What weather conditions are associated with flight delays leaving NYC? Use graphics to explore.
# import weather.csv
weather_df= pd.read_csv('weather.csv')
# merge 2 datasets on joined date_hour column
flights_df['date_time'] = pd.to_datetime(flights_df[['year', 'month', 'day', 'hour']])
weather_df['date_time'] = pd.to_datetime(weather_df[['year', 'month', 'day', 'hour']])
new_df = flights_df.merge(weather_df,on='date_time')
# new_df.head(10)
# aggregate average departure delay by temperature
temp_delay = new_df.groupby('temp', as_index = False)['dep_delay'].mean()
# plot a scatter plot that takes temperature as predictor, and departure delay as response
plt.xlabel("Temperature")
plt.ylabel("Average Departure Delay")
plt.scatter(temp_delay.temp, temp_delay.dep_delay, alpha=0.4)
# aggregate average departure delay by humidity
humid_delay = new_df.groupby('humid', as_index = False)['dep_delay'].mean()
# plot a scatter plot that takes humidity as predictor, and departure delay as response
plt.xlabel("Humidity")
plt.ylabel("Average Departure Delay")
plt.scatter(humid_delay.humid, humid_delay.dep_delay, alpha=0.4)
# aggregate average departure delay by wind direction
dir_delay = new_df.groupby('wind_dir', as_index = False)['dep_delay'].mean()
# plot a scatter plot that takes wind direction as predictor, and departure delay as response
plt.xlabel("Wind Direction")
plt.ylabel("Average Departure Delay")
plt.scatter(dir_delay.wind_dir, dir_delay.dep_delay, alpha=0.4)
# aggregate average departure delay by wind speed
speed_delay = new_df.groupby('wind_speed', as_index = False)['dep_delay'].mean()
# plot a scatter plot that takes wind speed as predictor, and departure delay as response
plt.xlabel("Wind Speed")
plt.ylabel("Average Departure Delay")
plt.scatter(speed_delay.wind_speed, speed_delay.dep_delay, alpha=0.4)
# filter out out-liers
plt.xlim(-3,45)
# aggregate average departure delay by wind gust
gust_delay = new_df.groupby('wind_gust', as_index = False)['dep_delay'].mean()
# plot a scatter plot that takes wind gust as predictor, and departure delay as response
plt.xlabel("Wind Gust")
plt.ylabel("Average Departure Delay")
plt.scatter(gust_delay.wind_gust, gust_delay.dep_delay, alpha=0.4)
# filter out out-liers
plt.xlim(-3,50)
# aggregate average departure delay by pressure
pre_delay = new_df.groupby('pressure', as_index = False)['dep_delay'].mean()
# plot a scatter plot that takes the pressure as predictor, and departure delay as response
plt.xlabel("Pressure")
plt.ylabel("Average Departure Delay")
plt.scatter(pre_delay.pressure, pre_delay.dep_delay, alpha=0.4)
# filter out out-liers
plt.ylim(-15,130)
# aggregate average departure delay by precipitation
precip_delay = new_df.groupby('precip', as_index = False)['dep_delay'].mean()

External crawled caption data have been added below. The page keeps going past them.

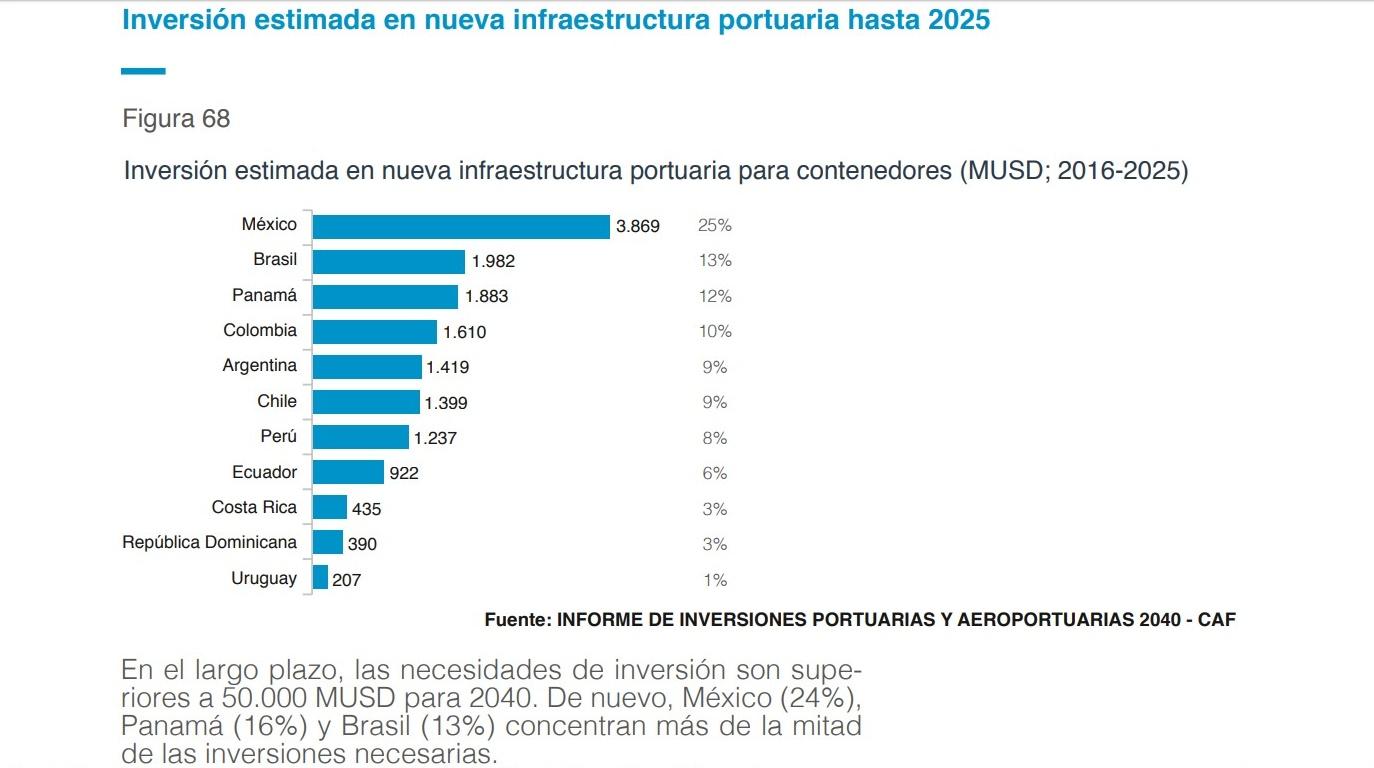 Inversión estimada en nueva infraestructura portuaria hasta 2025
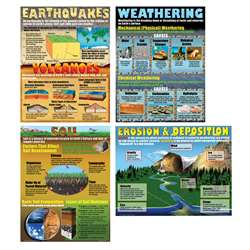 Changing Earth Teaching Poster Set, MC-P099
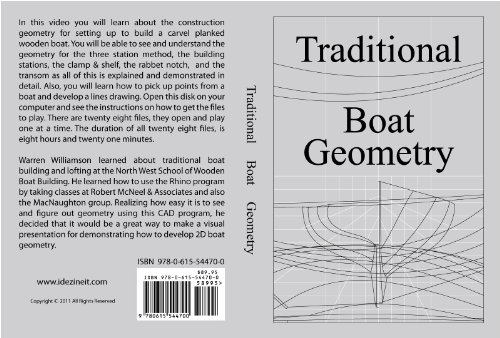 (Traditional Boat Geometry)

# plot a scatter plot that takes the precipitation as predictor, and departure delay as response
plt.xlabel("Precipitation")
plt.ylabel("Average Departure Delay")
plt.scatter(precip_delay.precip, precip_delay.dep_delay, alpha=0.4)
# filter out out-liers
plt.xlim(-0.01,0.5)
# aggregate average departure delay by visibility
visib_delay = new_df.groupby('visib', as_index = False)['dep_delay'].mean()

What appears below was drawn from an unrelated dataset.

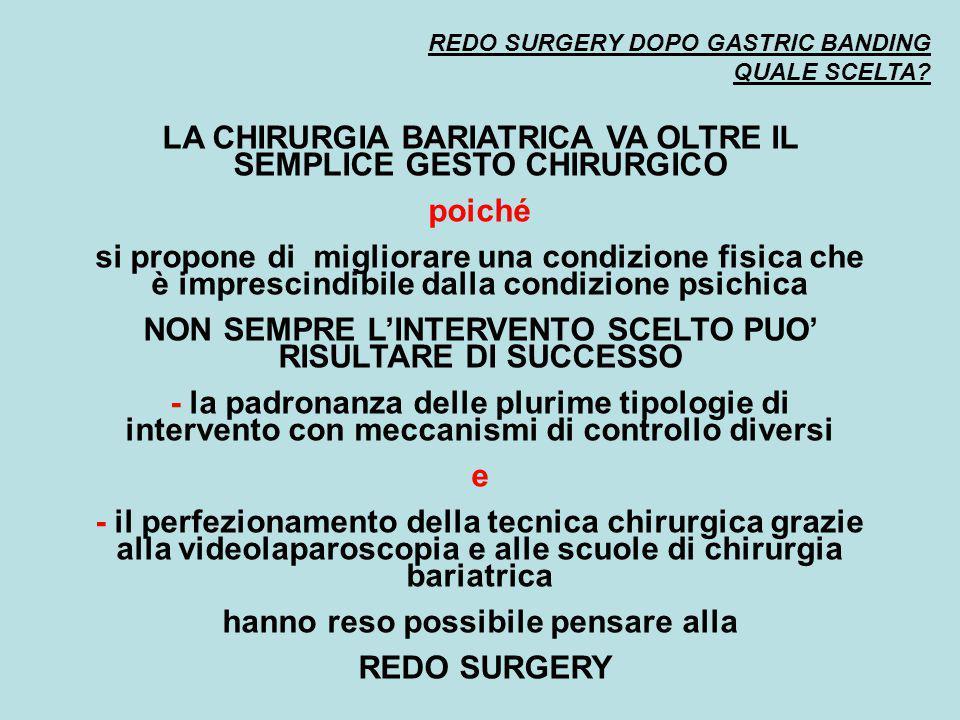 REDO SURGERY DOPO GASTRIC BANDING PROBLEMATICHE DELLA REDO SURGERY REDO SURGERY SIGNIFICA ANCORA MAGGIOR IMPEGNO PER IL CHIRURGO SU DUE FRONTI SODDISFARE LE MAGGIORI ASPETTATIVE DEL PAZIENTE RESPONSABILITA' DI SCELTA DI UN INTERVENTO DI SICURO SUCCESSO SUPERARE LE DIFFICOLTA' DI UN CAMPO ANATOMICO SOVVERTITO TECNICA CHIRURGICA DI LIVELLO SUPERIORE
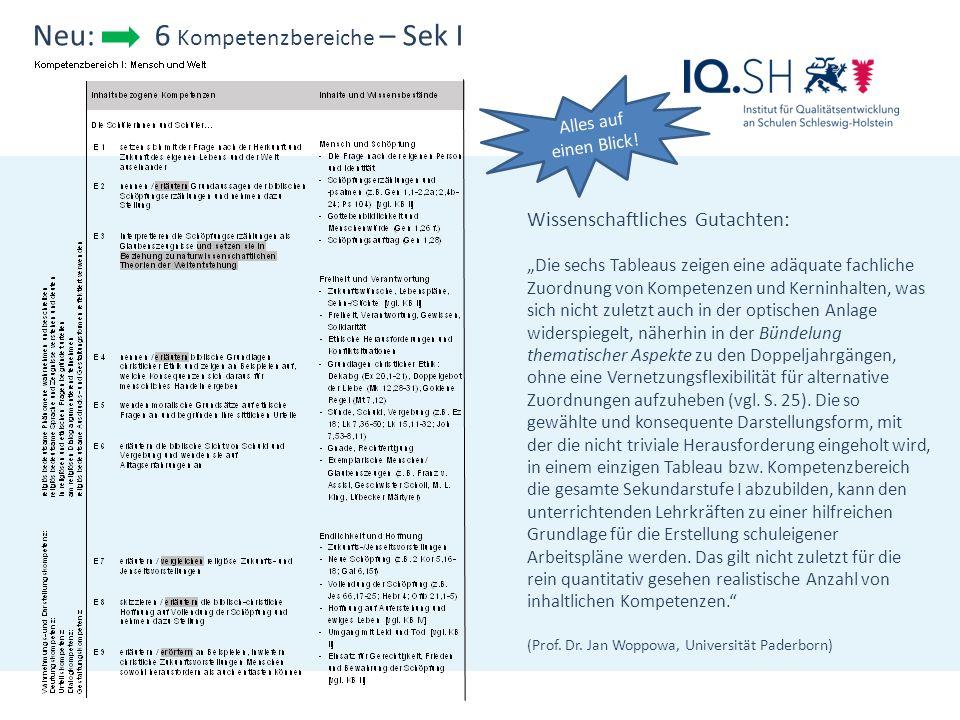 6 Kompetenzbereiche – Sek II Wissenschaftliches Gutachten: Die gute Anschlussfähigkeit der Fachanforderungen wird auch dadurch nicht gefährdet, dass es zu einer Akzentverschiebung bei den Kompetenzbereichen zwischen Sekundarstufe I und Sekundarstufe II kommt. (Prof.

# plot a scatter plot that takes visibility as predictor, and departure delay as response
plt.xlabel("Visibility")
plt.ylabel("Average Departure Delay")
plt.scatter(visib_delay.visib, visib_delay.dep_delay, alpha=0.4)

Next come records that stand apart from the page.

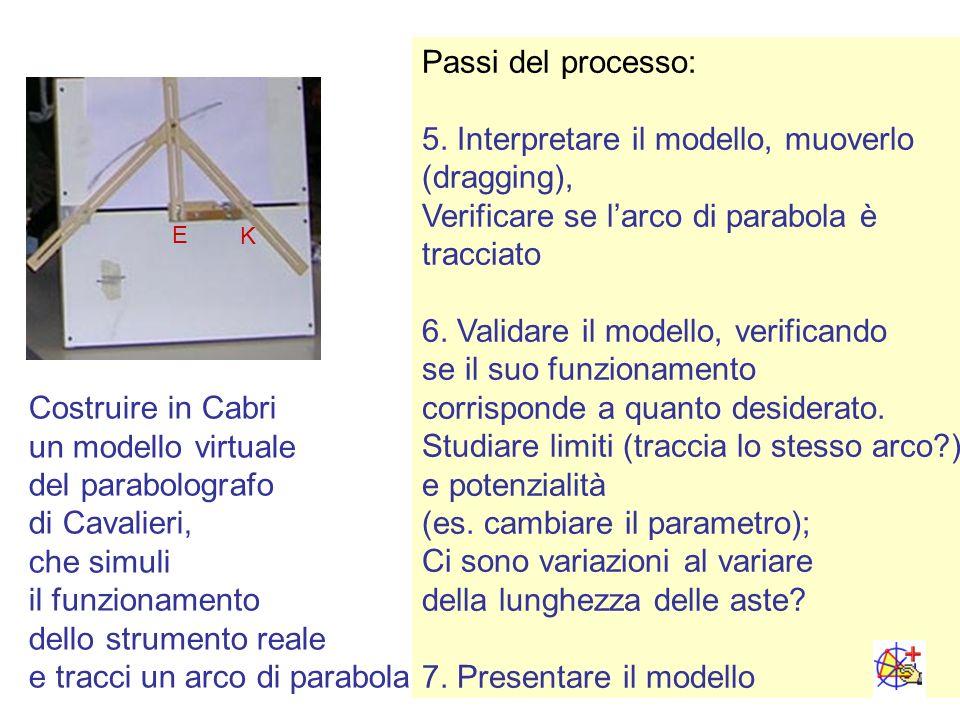 5. Interpretare il modello, muoverlo (dragging),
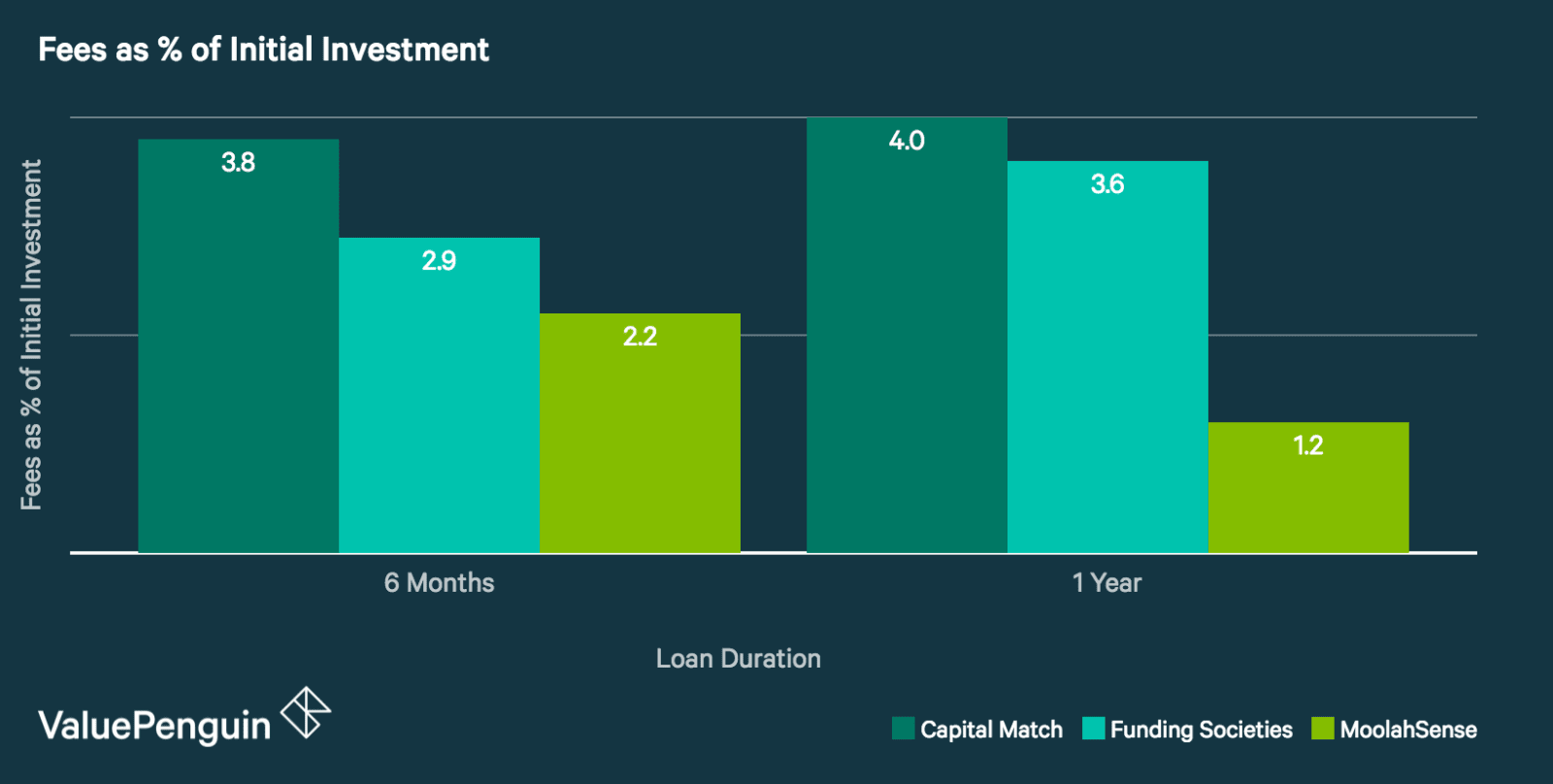 Graph showing Investor service fees as a percentage of initial investment, assuming annualized returns of 20%. Over 6 months and 12 months, Capital Match has the highest fee ratio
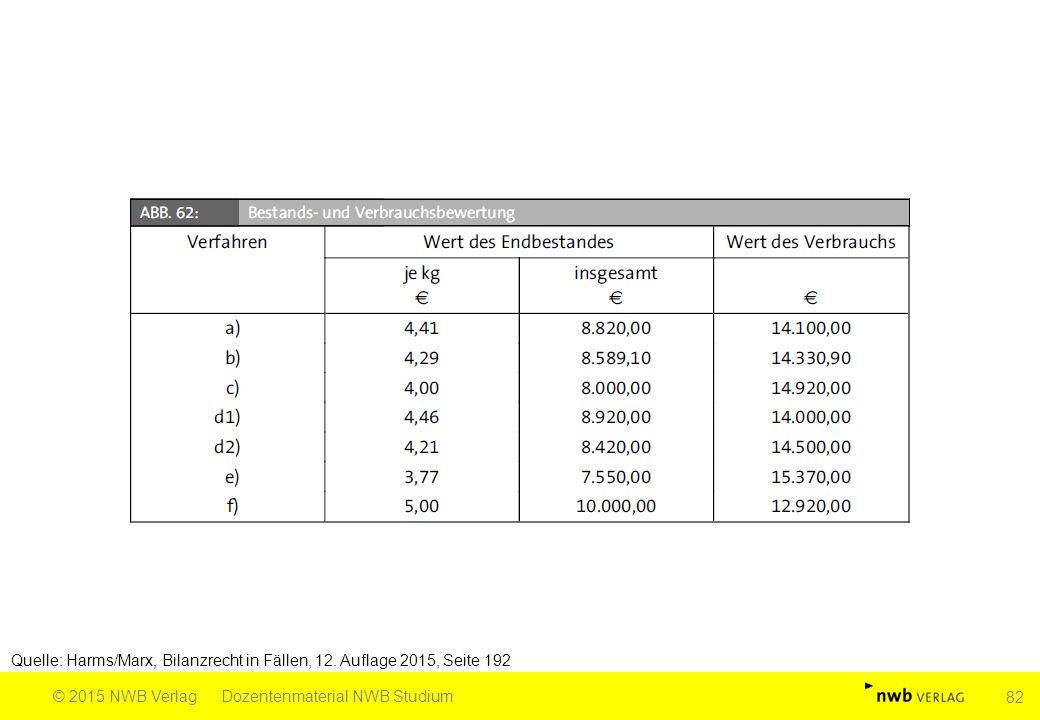 Quelle: Harms/Marx, Bilanzrecht in Fällen, 12. Auflage 2015, Seite 192 © 2015 NWB VerlagDozentenmaterial NWB Studium 82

Interpretation: from the graphs we can see that overall, temperature, wind speed and wind gust are likely to have a positive effect on the average departure delay. Pressure and visibility are likely to have negative effect on the average departure delay time. wind direction has a positive effect when it's below about 130; and has a negative effect over that number. For humidity and precipitation, I don't see an obvious association from the graph.